3D spherical + Temporal indexing
Our earth is a sphere, and consequently there is no single solution to project the sphere to a 2D plane while maintaining the distance and area – all projection method as pros and cons. We also implemented spherical indexing to solve this issue.
from stemflow.model.SphereAdaSTEM import SphereAdaSTEMRegressor
from xgboost import XGBClassifier, XGBRegressor
model = SphereAdaSTEMRegressor(
base_model=Hurdle(
classifier=XGBClassifier(tree_method='hist',random_state=42, verbosity = 0, n_jobs=1),
regressor=XGBRegressor(tree_method='hist',random_state=42, verbosity = 0, n_jobs=1)
), # hurdel model for zero-inflated problem (e.g., count)

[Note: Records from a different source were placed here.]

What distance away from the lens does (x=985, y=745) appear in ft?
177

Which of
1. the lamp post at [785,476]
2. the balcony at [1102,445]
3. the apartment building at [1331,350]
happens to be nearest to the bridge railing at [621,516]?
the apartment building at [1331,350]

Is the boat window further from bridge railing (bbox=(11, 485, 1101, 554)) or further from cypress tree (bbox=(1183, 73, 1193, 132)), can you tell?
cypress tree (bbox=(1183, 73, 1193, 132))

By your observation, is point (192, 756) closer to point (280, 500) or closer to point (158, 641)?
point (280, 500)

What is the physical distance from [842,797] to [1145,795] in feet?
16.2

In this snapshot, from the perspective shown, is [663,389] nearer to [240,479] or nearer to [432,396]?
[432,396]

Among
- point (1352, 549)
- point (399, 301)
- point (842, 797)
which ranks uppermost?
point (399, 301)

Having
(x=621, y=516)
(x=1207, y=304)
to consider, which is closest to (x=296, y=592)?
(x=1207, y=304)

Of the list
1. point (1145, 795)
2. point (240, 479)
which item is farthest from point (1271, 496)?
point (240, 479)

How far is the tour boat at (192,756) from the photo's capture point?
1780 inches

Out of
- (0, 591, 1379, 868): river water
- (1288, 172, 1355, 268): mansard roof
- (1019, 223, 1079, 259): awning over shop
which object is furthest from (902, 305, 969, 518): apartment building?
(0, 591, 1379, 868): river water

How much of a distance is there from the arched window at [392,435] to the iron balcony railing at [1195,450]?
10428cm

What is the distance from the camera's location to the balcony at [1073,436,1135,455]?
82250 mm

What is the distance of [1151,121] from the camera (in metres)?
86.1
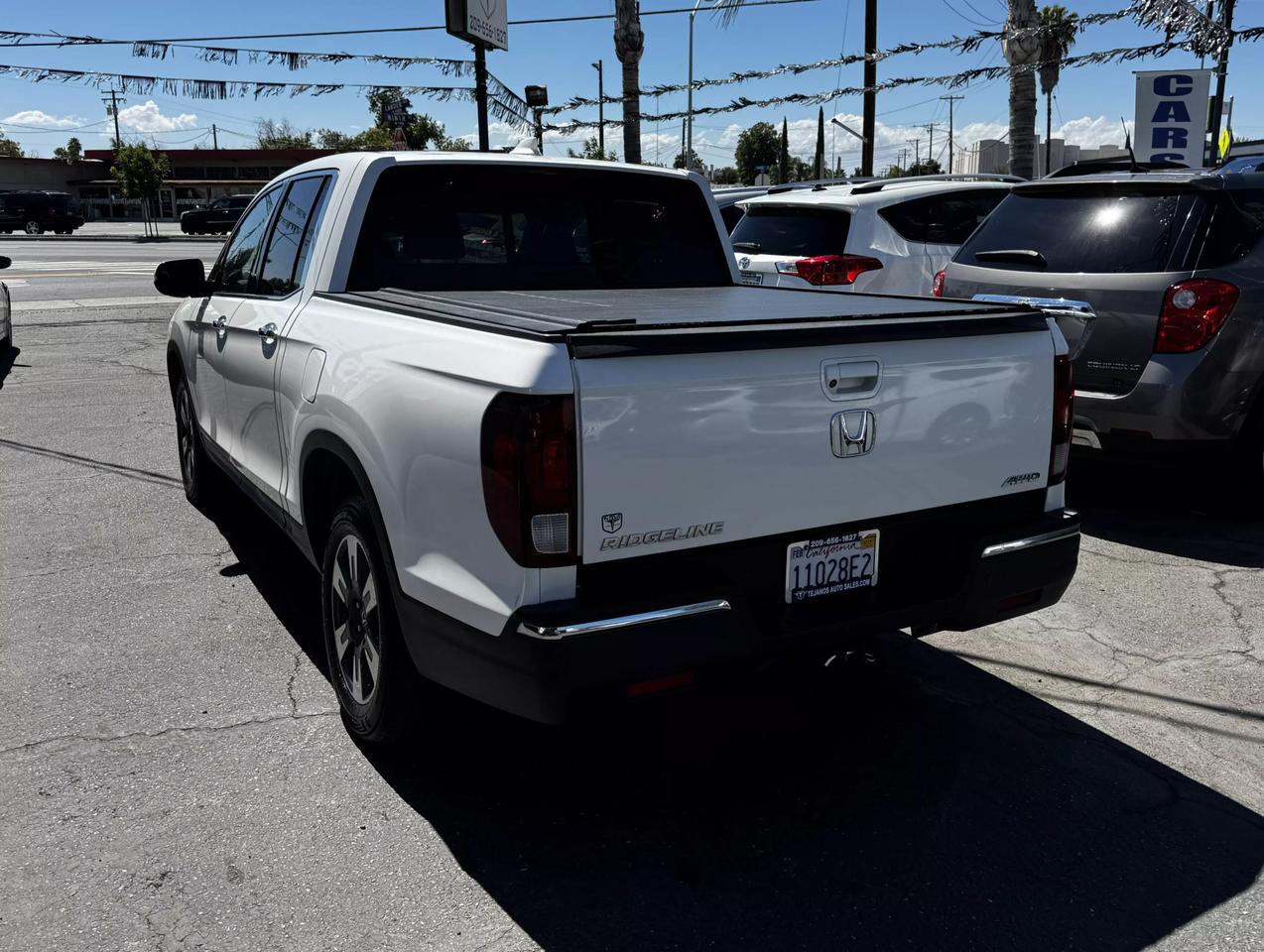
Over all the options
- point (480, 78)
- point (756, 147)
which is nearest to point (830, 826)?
point (480, 78)

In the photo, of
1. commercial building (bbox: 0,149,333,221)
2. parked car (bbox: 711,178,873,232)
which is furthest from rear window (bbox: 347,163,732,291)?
commercial building (bbox: 0,149,333,221)

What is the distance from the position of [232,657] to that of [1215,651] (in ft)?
12.8

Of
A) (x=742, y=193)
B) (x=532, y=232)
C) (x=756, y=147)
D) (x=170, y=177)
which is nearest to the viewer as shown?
(x=532, y=232)

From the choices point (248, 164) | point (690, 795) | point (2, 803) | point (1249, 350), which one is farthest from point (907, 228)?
point (248, 164)

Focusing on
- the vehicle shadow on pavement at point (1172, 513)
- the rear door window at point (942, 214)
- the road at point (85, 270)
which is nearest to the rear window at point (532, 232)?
the vehicle shadow on pavement at point (1172, 513)

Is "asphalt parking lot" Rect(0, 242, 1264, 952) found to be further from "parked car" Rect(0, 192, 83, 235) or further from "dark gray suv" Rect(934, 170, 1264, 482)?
"parked car" Rect(0, 192, 83, 235)

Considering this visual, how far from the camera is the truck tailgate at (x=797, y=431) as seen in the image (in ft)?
8.47

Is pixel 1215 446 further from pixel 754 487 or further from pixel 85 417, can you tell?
pixel 85 417

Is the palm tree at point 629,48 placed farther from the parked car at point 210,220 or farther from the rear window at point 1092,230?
Answer: the parked car at point 210,220

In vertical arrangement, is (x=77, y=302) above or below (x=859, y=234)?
below

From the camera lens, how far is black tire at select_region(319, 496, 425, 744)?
3199 mm

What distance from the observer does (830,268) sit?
28.3 ft

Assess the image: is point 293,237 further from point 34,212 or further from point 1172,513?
point 34,212

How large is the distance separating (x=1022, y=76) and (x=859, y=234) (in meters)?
7.78
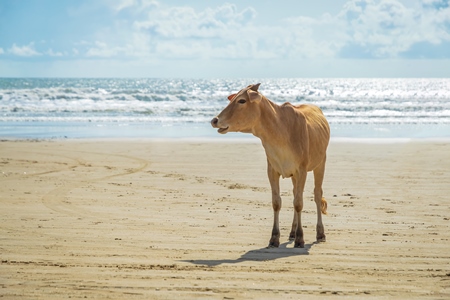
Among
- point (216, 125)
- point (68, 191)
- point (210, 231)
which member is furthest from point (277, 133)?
point (68, 191)

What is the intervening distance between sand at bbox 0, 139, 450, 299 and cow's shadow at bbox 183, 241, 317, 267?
0.01 metres

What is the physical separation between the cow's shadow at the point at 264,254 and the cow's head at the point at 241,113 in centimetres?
145

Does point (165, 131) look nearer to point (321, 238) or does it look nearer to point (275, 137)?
point (321, 238)

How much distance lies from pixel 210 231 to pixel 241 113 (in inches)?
76.0

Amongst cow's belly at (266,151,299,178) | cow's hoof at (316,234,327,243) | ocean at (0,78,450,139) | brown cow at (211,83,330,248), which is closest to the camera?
brown cow at (211,83,330,248)

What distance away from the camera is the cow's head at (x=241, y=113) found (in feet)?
26.3

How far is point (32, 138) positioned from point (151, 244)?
16858mm

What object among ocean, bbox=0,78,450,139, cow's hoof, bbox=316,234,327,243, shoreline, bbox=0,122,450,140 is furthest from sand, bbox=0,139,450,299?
ocean, bbox=0,78,450,139

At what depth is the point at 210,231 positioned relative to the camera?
925 cm

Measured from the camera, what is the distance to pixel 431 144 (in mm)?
21531

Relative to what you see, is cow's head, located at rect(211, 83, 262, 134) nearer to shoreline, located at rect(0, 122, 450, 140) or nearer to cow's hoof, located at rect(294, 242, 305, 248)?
cow's hoof, located at rect(294, 242, 305, 248)

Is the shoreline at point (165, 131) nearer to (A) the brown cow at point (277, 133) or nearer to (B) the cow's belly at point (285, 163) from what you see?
(A) the brown cow at point (277, 133)

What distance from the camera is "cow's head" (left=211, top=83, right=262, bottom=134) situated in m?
8.01

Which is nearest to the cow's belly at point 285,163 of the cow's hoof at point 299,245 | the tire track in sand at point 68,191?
the cow's hoof at point 299,245
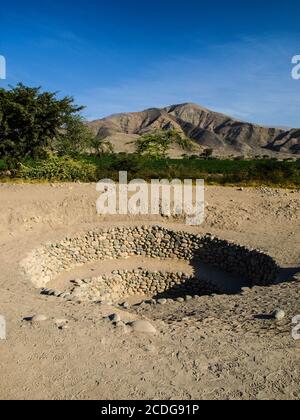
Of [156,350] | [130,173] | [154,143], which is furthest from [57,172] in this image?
[156,350]

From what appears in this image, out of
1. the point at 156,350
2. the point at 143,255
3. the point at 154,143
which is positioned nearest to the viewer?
the point at 156,350

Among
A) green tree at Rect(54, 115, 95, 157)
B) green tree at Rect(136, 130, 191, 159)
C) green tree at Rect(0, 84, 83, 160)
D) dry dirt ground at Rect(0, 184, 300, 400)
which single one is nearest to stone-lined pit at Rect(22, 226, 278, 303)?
dry dirt ground at Rect(0, 184, 300, 400)

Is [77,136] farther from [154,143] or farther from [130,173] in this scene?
[130,173]

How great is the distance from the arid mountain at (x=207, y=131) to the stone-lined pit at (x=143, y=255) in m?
67.1

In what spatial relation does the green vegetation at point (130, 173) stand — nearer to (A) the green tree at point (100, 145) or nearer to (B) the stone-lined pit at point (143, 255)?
(B) the stone-lined pit at point (143, 255)

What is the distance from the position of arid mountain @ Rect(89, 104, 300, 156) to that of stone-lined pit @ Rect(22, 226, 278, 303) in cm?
6707

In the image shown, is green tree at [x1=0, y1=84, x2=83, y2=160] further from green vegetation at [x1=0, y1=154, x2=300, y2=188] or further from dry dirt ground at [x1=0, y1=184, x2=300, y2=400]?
dry dirt ground at [x1=0, y1=184, x2=300, y2=400]

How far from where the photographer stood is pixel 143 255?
13.5 m

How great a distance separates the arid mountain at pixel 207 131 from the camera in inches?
3799

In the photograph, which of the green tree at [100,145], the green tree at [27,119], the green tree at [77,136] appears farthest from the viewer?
the green tree at [100,145]

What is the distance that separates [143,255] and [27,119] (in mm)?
10388

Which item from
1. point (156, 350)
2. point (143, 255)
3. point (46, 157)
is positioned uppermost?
point (46, 157)

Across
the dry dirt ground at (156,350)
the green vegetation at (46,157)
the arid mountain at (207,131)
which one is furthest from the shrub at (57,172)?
the arid mountain at (207,131)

save_gridding_plot = True,
ensemble_fold=10, # data are modeled 10 times, each time with jitter and rotation in Quadtree algo
min_ensemble_required=7, # Only points covered by > 7 stixels will be predicted
grid_len_upper_threshold=2500, # force splitting if the grid length exceeds 2500 (km)
grid_len_lower_threshold=500, # stop splitting if the grid length fall short 500 (km)
temporal_start=1, # The next 4 params define the temporal sliding window
temporal_end=366,
temporal_step=25, # The window takes steps of 20 DOY (see AdaSTEM demo for details)
temporal_bin_interval=50, # Each window will contain data of 50 DOY
points_lower_threshold=50, # Only stixels with more than 50 samples are trained
Temporal1='DOY',
use_temporal_to_train=True, # In each stixel, whether 'DOY' should be a predictor
n_jobs=1
)
SphereAdaSTEM
module has almost the same structure and functions as AdaSTEM
and STEM
modules. The only difference is that
- It mandatorily looks for "longitude" and "latitude" in the columns.
- It splits the data using
Sphere QuadTree
[2]. - It plots the grids using
plotly
.
See SphereAdaSTEM demo and Interactive spherical gridding plot.
References:
- Samet, H. (1984). The quadtree and related hierarchical data structures. ACM Computing Surveys (CSUR), 16(2), 187-260.
- Gyorgy, F. (1990, October). Rendering and managing spherical data with sphere quadtrees. In Proceedings of the First IEEE Conference on Visualization: Visualization90 (pp. 176-186). IEEE.